Given exercise - Rewrite the data below with "limestone mountain" swapped for "limestone peak" wherever it appears, and keep everything else the same. Leave out the pictures.

Records for the task -
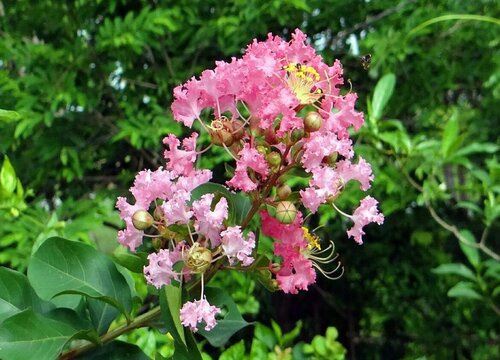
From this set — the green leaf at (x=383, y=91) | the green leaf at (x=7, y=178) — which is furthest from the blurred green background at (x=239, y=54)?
the green leaf at (x=7, y=178)

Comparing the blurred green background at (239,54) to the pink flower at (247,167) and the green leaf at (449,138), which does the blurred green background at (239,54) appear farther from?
the pink flower at (247,167)

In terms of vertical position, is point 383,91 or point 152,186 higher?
point 152,186

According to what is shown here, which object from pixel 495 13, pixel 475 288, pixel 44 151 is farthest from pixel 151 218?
pixel 495 13

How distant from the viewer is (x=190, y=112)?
2.45ft

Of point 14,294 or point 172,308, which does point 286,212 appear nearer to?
point 172,308

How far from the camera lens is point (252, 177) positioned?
68cm

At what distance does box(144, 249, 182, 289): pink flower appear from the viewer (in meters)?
0.68

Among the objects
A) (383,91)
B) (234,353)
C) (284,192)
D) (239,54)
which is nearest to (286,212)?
(284,192)

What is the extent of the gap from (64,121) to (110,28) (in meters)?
0.36

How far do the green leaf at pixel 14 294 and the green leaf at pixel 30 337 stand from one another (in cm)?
7

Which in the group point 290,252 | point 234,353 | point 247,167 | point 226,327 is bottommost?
point 234,353

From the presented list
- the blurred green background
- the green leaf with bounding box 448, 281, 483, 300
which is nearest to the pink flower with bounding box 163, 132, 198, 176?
the blurred green background

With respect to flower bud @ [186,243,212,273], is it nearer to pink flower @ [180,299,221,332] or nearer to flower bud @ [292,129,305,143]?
pink flower @ [180,299,221,332]

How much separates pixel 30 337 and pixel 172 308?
0.16 m
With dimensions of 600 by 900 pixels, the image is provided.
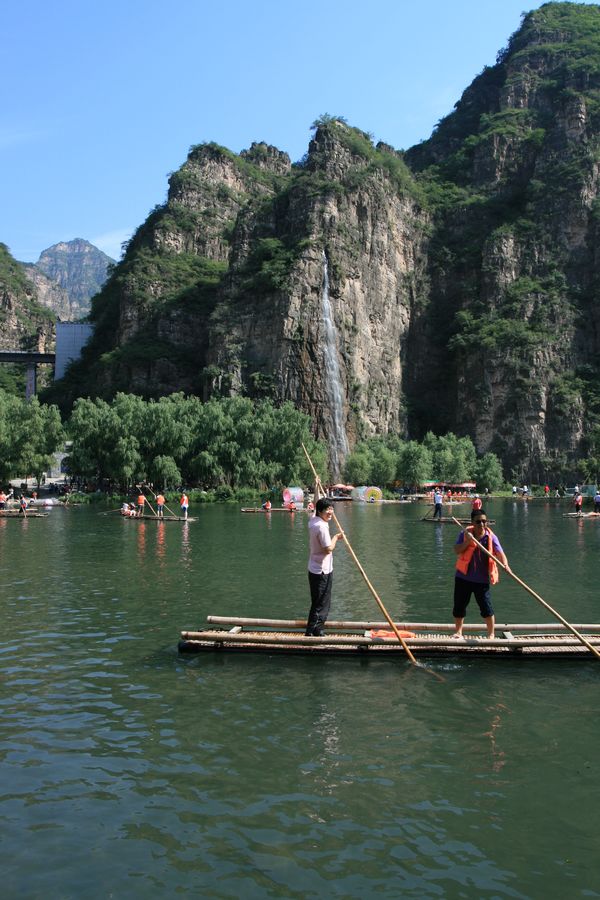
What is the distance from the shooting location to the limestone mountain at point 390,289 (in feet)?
416

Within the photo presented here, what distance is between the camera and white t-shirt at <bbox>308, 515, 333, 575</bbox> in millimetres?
14914

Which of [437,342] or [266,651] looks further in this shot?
[437,342]

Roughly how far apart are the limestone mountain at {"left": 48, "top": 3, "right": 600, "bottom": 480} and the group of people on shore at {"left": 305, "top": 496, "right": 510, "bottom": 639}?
4085 inches

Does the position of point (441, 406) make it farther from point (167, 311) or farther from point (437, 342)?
point (167, 311)

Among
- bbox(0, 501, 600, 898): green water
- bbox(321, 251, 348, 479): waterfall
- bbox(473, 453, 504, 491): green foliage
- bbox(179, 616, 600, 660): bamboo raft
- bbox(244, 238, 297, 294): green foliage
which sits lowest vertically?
bbox(0, 501, 600, 898): green water

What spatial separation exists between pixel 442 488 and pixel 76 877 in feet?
368

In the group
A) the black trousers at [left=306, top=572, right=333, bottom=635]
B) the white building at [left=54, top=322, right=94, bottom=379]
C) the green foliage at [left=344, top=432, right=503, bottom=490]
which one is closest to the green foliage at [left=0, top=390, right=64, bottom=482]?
the green foliage at [left=344, top=432, right=503, bottom=490]

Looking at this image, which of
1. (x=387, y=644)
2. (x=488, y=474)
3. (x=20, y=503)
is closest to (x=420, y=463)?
(x=488, y=474)

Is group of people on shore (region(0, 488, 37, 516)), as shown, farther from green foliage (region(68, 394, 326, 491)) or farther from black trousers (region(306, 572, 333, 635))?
black trousers (region(306, 572, 333, 635))

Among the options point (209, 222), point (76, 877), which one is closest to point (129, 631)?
point (76, 877)

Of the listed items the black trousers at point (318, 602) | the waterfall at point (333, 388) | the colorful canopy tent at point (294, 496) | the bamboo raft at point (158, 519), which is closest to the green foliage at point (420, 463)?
the waterfall at point (333, 388)

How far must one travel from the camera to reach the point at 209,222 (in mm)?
160500

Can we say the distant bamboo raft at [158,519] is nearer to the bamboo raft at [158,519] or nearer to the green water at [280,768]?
the bamboo raft at [158,519]

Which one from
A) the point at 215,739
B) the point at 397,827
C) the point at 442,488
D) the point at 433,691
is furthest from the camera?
the point at 442,488
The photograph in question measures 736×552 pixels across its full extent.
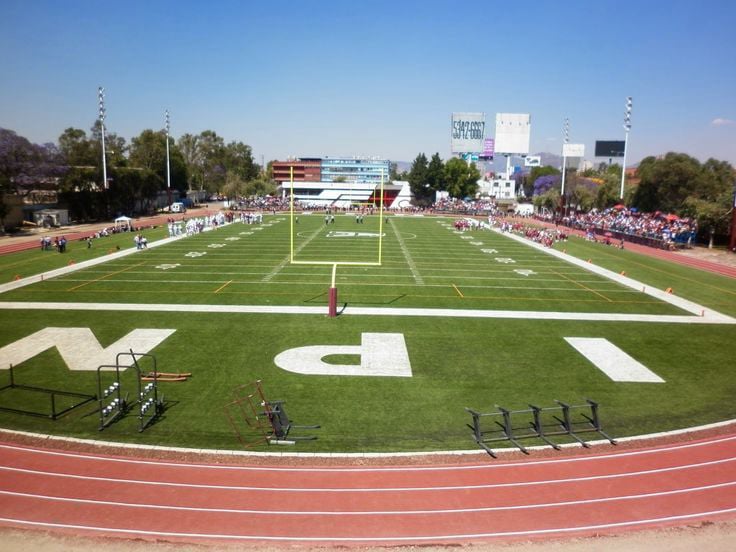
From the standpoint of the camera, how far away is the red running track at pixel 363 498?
809cm

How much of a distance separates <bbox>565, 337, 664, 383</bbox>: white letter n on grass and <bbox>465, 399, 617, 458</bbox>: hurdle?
2932 millimetres

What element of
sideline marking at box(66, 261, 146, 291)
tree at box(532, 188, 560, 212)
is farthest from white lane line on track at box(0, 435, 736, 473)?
tree at box(532, 188, 560, 212)

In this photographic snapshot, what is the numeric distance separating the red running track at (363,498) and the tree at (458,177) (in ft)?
312

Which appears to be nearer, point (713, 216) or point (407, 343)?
point (407, 343)

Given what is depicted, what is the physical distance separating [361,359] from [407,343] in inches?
81.4

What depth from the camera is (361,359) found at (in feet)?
50.7

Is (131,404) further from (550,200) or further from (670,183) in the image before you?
(550,200)

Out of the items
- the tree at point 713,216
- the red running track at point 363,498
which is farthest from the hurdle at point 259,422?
the tree at point 713,216

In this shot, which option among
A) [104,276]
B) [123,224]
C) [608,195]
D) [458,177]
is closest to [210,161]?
[458,177]

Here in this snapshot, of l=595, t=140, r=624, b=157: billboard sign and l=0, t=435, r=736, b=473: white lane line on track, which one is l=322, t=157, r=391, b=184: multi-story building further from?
l=0, t=435, r=736, b=473: white lane line on track

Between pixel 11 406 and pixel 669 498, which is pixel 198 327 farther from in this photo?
pixel 669 498

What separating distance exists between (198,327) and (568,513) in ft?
43.7

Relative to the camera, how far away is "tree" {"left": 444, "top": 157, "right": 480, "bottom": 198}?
336 ft

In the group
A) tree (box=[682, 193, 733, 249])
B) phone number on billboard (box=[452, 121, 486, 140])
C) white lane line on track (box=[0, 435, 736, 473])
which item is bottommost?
white lane line on track (box=[0, 435, 736, 473])
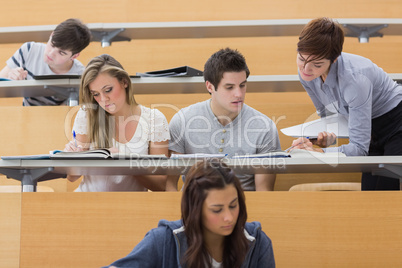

Task output -
From this set — the green leaf at (x=383, y=91) | the green leaf at (x=7, y=178) — which is furthest from the blurred green background at (x=239, y=54)?
the green leaf at (x=7, y=178)

Comparing the blurred green background at (239,54) to the pink flower at (247,167) and the green leaf at (449,138), which does the blurred green background at (239,54) appear farther from?
the pink flower at (247,167)

In terms of vertical position, is point 383,91 or point 152,186 higher?
point 152,186

According to what is shown here, which object from pixel 495 13, pixel 475 288, pixel 44 151 is farthest from pixel 151 218?
pixel 495 13

How distant from the viewer is (x=190, y=112)?
2.45ft

Of point 14,294 or point 172,308, which does point 286,212 appear nearer to?
point 172,308

How far from the camera lens is point (252, 177) positioned?
68cm

At what distance does box(144, 249, 182, 289): pink flower appear from the viewer (in meters)?
0.68

Among the objects
A) (383,91)
B) (234,353)
C) (284,192)
D) (239,54)
which is nearest to (286,212)?
(284,192)

What is the extent of the gap from (64,121) to (110,28) (in meters)?
0.36

How far do the green leaf at pixel 14 294 and the green leaf at pixel 30 337 stand from one another (in cm)?
7

Which in the group point 290,252 | point 234,353 | point 247,167 | point 226,327 is bottommost?
point 234,353

From the presented list
- the blurred green background
- the green leaf with bounding box 448, 281, 483, 300
which is nearest to the pink flower with bounding box 163, 132, 198, 176?
the blurred green background

With respect to flower bud @ [186,243,212,273], is it nearer to pink flower @ [180,299,221,332] or nearer to flower bud @ [292,129,305,143]?
pink flower @ [180,299,221,332]

How much separates pixel 30 337 and pixel 172 308?
0.16 m
With dimensions of 600 by 900 pixels, the image is provided.
What is the distance from the shooting location to the limestone peak at point 390,289 (in feet)?
416

Within the photo presented here, what distance is between the camera and white t-shirt at <bbox>308, 515, 333, 575</bbox> in millimetres?
14914

Which of [437,342] or [266,651] looks further in this shot?
[437,342]

Roughly how far apart are the limestone peak at {"left": 48, "top": 3, "right": 600, "bottom": 480} and the group of people on shore at {"left": 305, "top": 496, "right": 510, "bottom": 639}?
4085 inches

Does the position of point (441, 406) make it farther from point (167, 311) or farther from point (437, 342)?
point (167, 311)

Among
- bbox(0, 501, 600, 898): green water
- bbox(321, 251, 348, 479): waterfall
- bbox(473, 453, 504, 491): green foliage
- bbox(179, 616, 600, 660): bamboo raft
- bbox(244, 238, 297, 294): green foliage
which sits lowest vertically?
bbox(0, 501, 600, 898): green water

What spatial separation exists between pixel 442 488 and pixel 76 877 in feet?
368

In the group
A) the black trousers at [left=306, top=572, right=333, bottom=635]
B) the white building at [left=54, top=322, right=94, bottom=379]
C) the green foliage at [left=344, top=432, right=503, bottom=490]
which one is closest to the green foliage at [left=0, top=390, right=64, bottom=482]?
the green foliage at [left=344, top=432, right=503, bottom=490]

Looking at this image, which of
1. (x=387, y=644)
2. (x=488, y=474)
3. (x=20, y=503)
is closest to (x=420, y=463)?
(x=488, y=474)

Is group of people on shore (region(0, 488, 37, 516)), as shown, farther from green foliage (region(68, 394, 326, 491)) or farther from black trousers (region(306, 572, 333, 635))?
black trousers (region(306, 572, 333, 635))

Among the options point (209, 222), point (76, 877), which one is closest to point (129, 631)?
point (76, 877)

Of the listed items the black trousers at point (318, 602) | the waterfall at point (333, 388) | the colorful canopy tent at point (294, 496) | the bamboo raft at point (158, 519), which is closest to the green foliage at point (420, 463)?
the waterfall at point (333, 388)

How far must one travel from the camera to reach the point at 209,222 (in mm)?
160500

Can we say the distant bamboo raft at [158,519] is nearer to the bamboo raft at [158,519] or nearer to the green water at [280,768]?
the bamboo raft at [158,519]

Which one from
A) the point at 215,739
B) the point at 397,827
C) the point at 442,488
D) the point at 433,691
is furthest from the camera?
the point at 442,488
The photograph in question measures 736×552 pixels across its full extent.
From the standpoint of the camera, how far away is the red running track at pixel 363 498?
809cm

How much of a distance separates <bbox>565, 337, 664, 383</bbox>: white letter n on grass and <bbox>465, 399, 617, 458</bbox>: hurdle?
2932 millimetres

What element of
sideline marking at box(66, 261, 146, 291)
tree at box(532, 188, 560, 212)
is farthest from white lane line on track at box(0, 435, 736, 473)?
tree at box(532, 188, 560, 212)

In this photographic snapshot, what is the numeric distance separating the red running track at (363,498) and the tree at (458,177) (in ft)?
312

Which appears to be nearer, point (713, 216) or point (407, 343)?
point (407, 343)

Given what is depicted, what is the physical distance separating [361,359] from [407,343] in inches?
81.4

What depth from the camera is (361,359) found at (in feet)?
50.7

Is (131,404) further from (550,200) or further from (670,183) in the image before you?
(550,200)

Out of the items
- the tree at point 713,216
- the red running track at point 363,498
which is farthest from the hurdle at point 259,422?
the tree at point 713,216

In this shot, which option among
A) [104,276]
B) [123,224]
C) [608,195]
D) [458,177]
is closest to [210,161]?
[458,177]

Here in this snapshot, of l=595, t=140, r=624, b=157: billboard sign and l=0, t=435, r=736, b=473: white lane line on track, which one is l=322, t=157, r=391, b=184: multi-story building further from?
l=0, t=435, r=736, b=473: white lane line on track

Between pixel 11 406 and pixel 669 498, which is pixel 198 327 farther from in this photo?
pixel 669 498

What separating distance exists between (198,327) and (568,513) in ft?
43.7

Relative to the camera, how far away is "tree" {"left": 444, "top": 157, "right": 480, "bottom": 198}?
336 ft

In the group
A) tree (box=[682, 193, 733, 249])
B) phone number on billboard (box=[452, 121, 486, 140])
C) white lane line on track (box=[0, 435, 736, 473])
which item is bottommost?
white lane line on track (box=[0, 435, 736, 473])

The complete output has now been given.